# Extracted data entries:
##############################

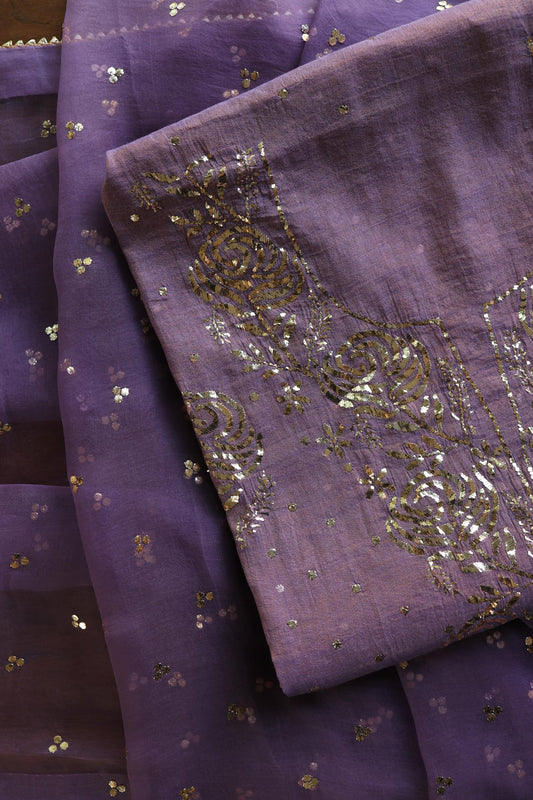 Plum Purple Roheen Tissue Silk Mukaish Badla Fabric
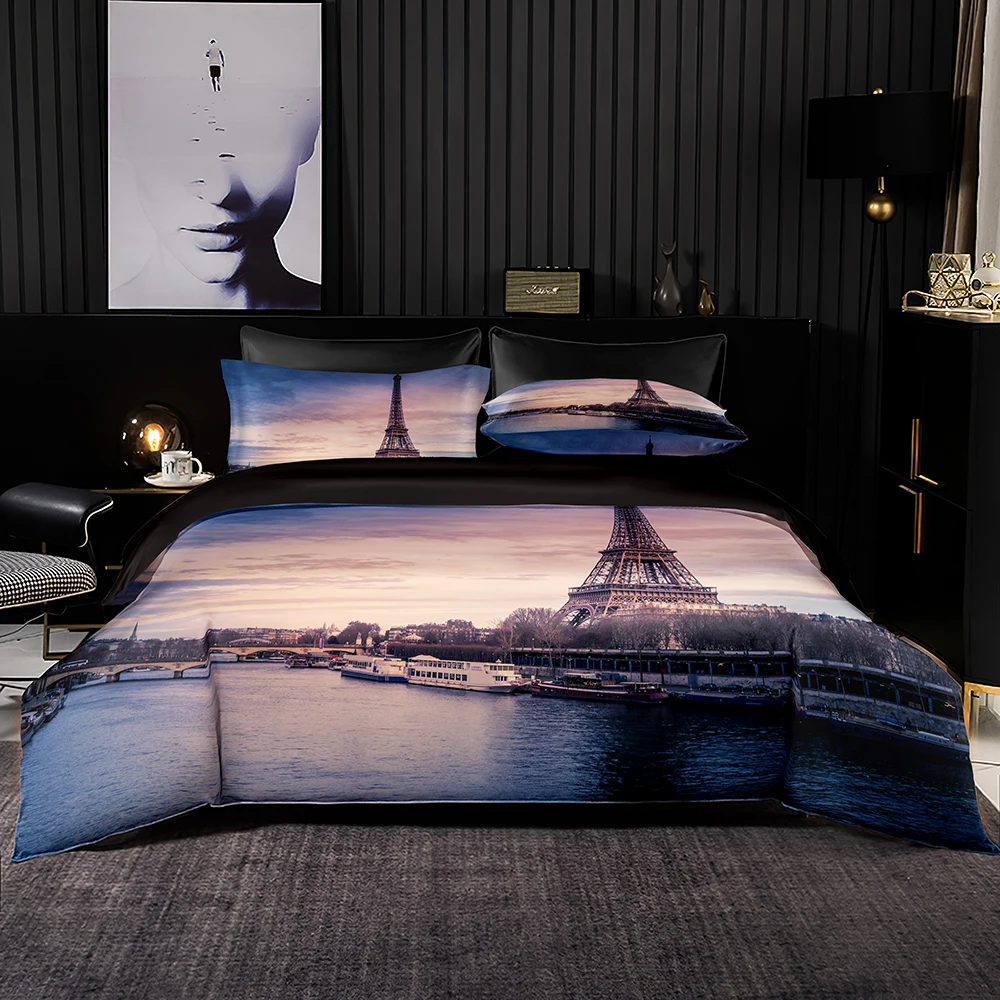French Style Bedding Set Popular Soft Duvet Cover Charming Eiffel Tower Print with Pillowcase for Queen King Size Home Textiles
French Style Bedding Set Popular Soft Duvet Cover Charming Eiffel Tower Print with Pillowcase for Queen King Size Home Textiles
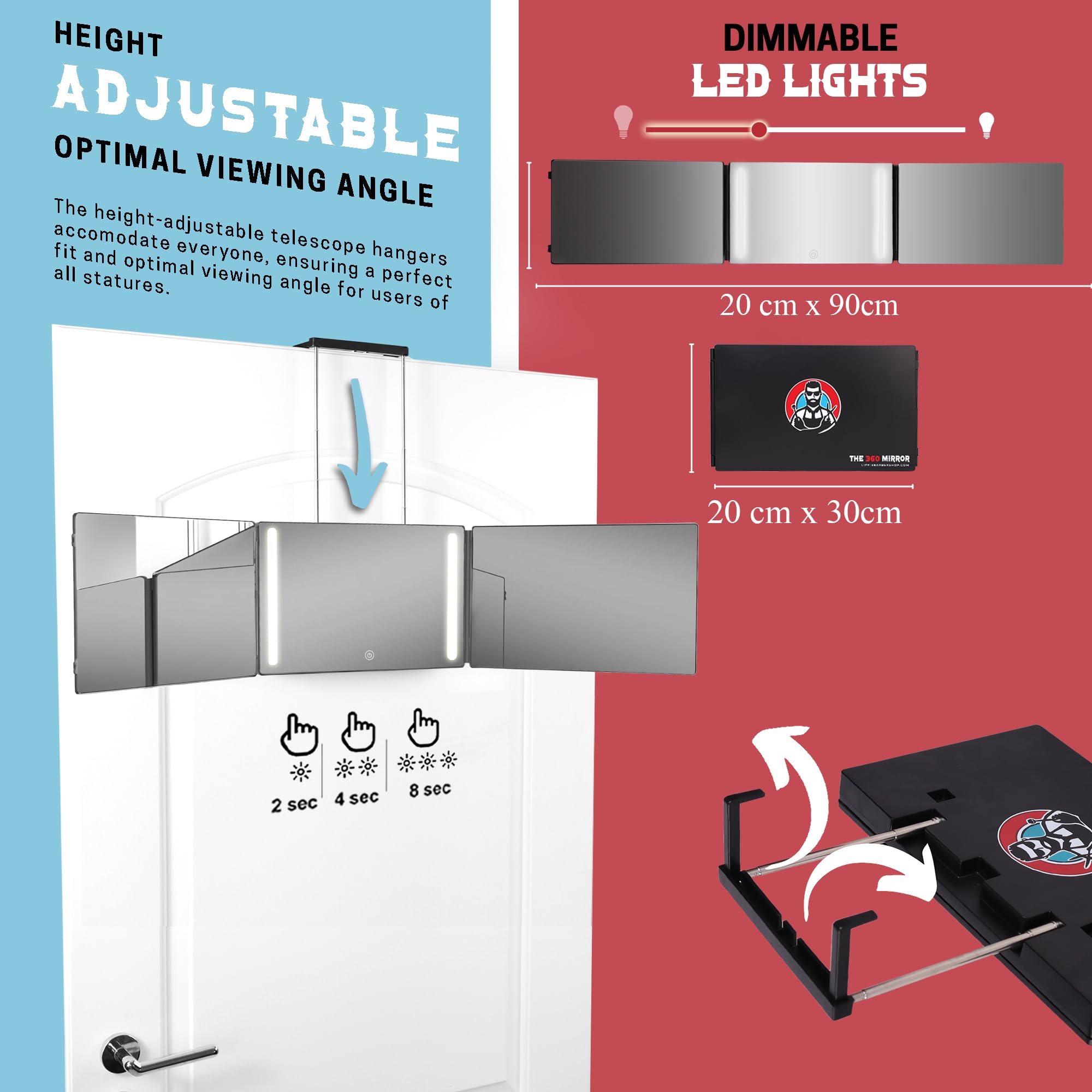 Lipfis Barbershop 360 mirror LED light for enhanced visibility.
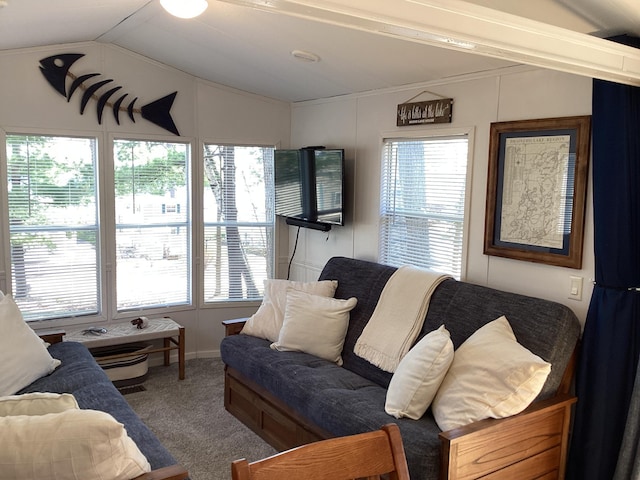 living area featuring carpet flooring, healthy amount of natural light, and vaulted ceiling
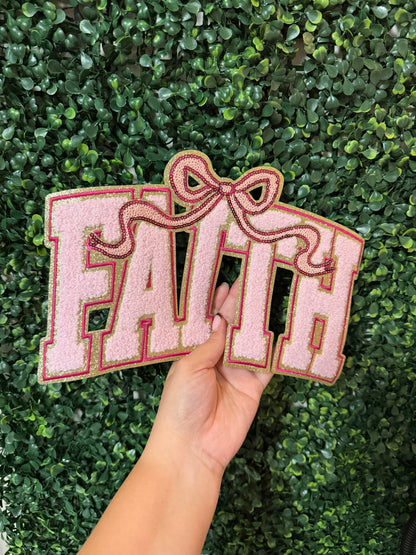 Inspirational Faith Patch with Bow Chenille Patch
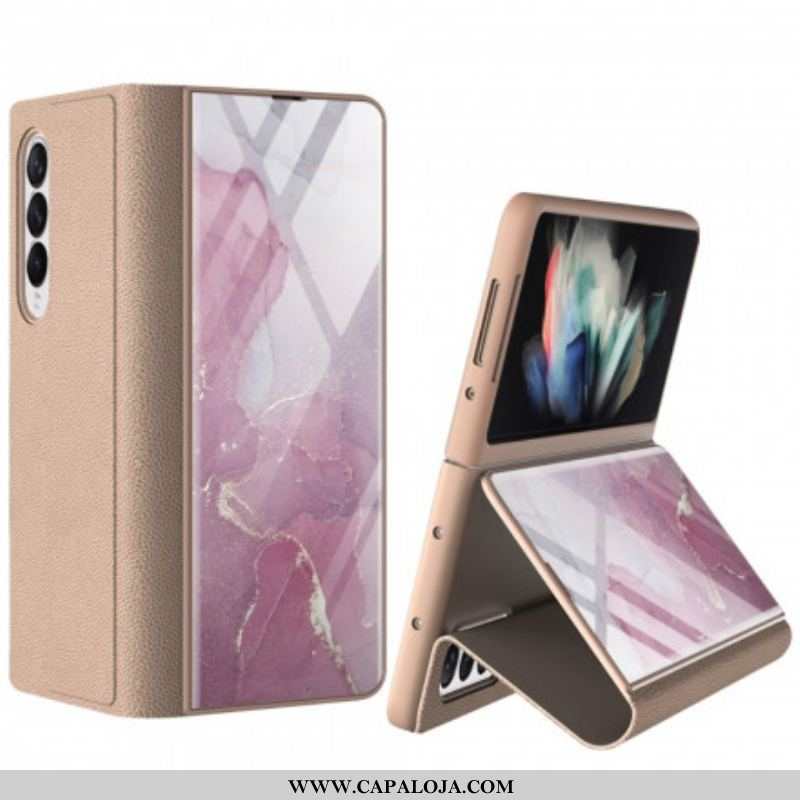 Capa De Celular Para Samsung Galaxy Z Fold 3 5G Flip Vidro Temperado De Mármore Gkk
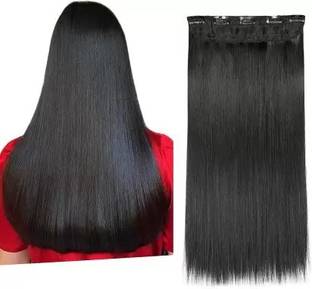D-DIVINE Pemium Quality 5 Clips Based Extension For Women (Black ,24 Inche) Hair Extension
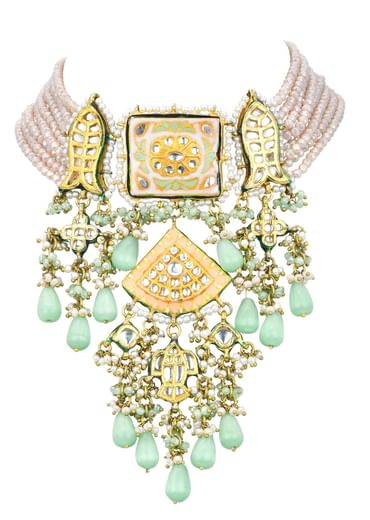 Pink Kundan Choker Set With Green Bead Drops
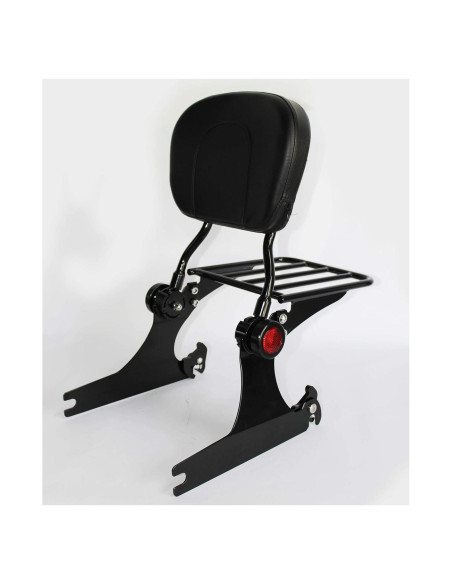 Soporte Sissy Bar Ajustable HTTMT con Portaequipajes Negro Soporte Sissy Bar Ajustable HTTMT con Portaequipajes Negro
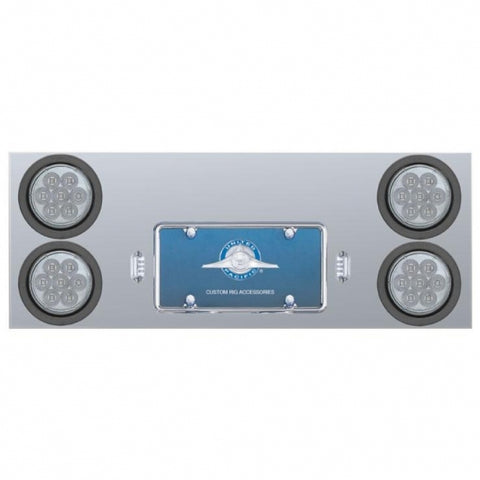 Stainless Rear Center Panel w/ Four 7 LED 4" Reflector Lights & Grommets - Red LED/Clear Lens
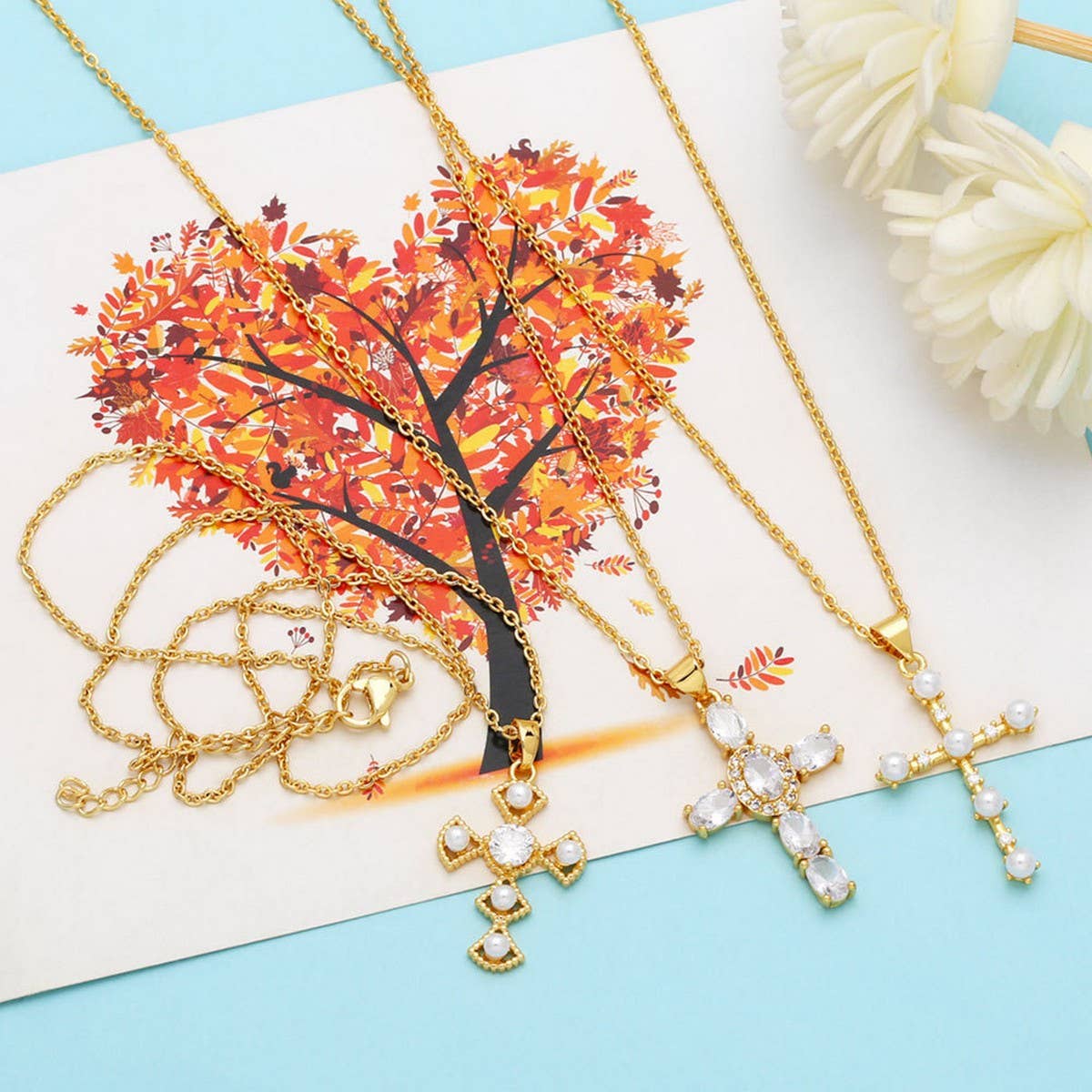 DIAMOND STUDDED PEARL CROSS PENDANT NECKLACE_CWAJE0899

##############################

# Directions:
Without any of the pictures, repeat the entries above word for word.

# Written response:
 Plum Purple Roheen Tissue Silk Mukaish Badla Fabric
French Style Bedding Set Popular Soft Duvet Cover Charming Eiffel Tower Print with Pillowcase for Queen King Size Home Textiles
French Style Bedding Set Popular Soft Duvet Cover Charming Eiffel Tower Print with Pillowcase for Queen King Size Home Textiles
 Lipfis Barbershop 360 mirror LED light for enhanced visibility.
 living area featuring carpet flooring, healthy amount of natural light, and vaulted ceiling
 Inspirational Faith Patch with Bow Chenille Patch
 Capa De Celular Para Samsung Galaxy Z Fold 3 5G Flip Vidro Temperado De Mármore Gkk
D-DIVINE Pemium Quality 5 Clips Based Extension For Women (Black ,24 Inche) Hair Extension
 Pink Kundan Choker Set With Green Bead Drops
 Soporte Sissy Bar Ajustable HTTMT con Portaequipajes Negro Soporte Sissy Bar Ajustable HTTMT con Portaequipajes Negro
 Stainless Rear Center Panel w/ Four 7 LED 4" Reflector Lights & Grommets - Red LED/Clear Lens
 DIAMOND STUDDED PEARL CROSS PENDANT NECKLACE_CWAJE0899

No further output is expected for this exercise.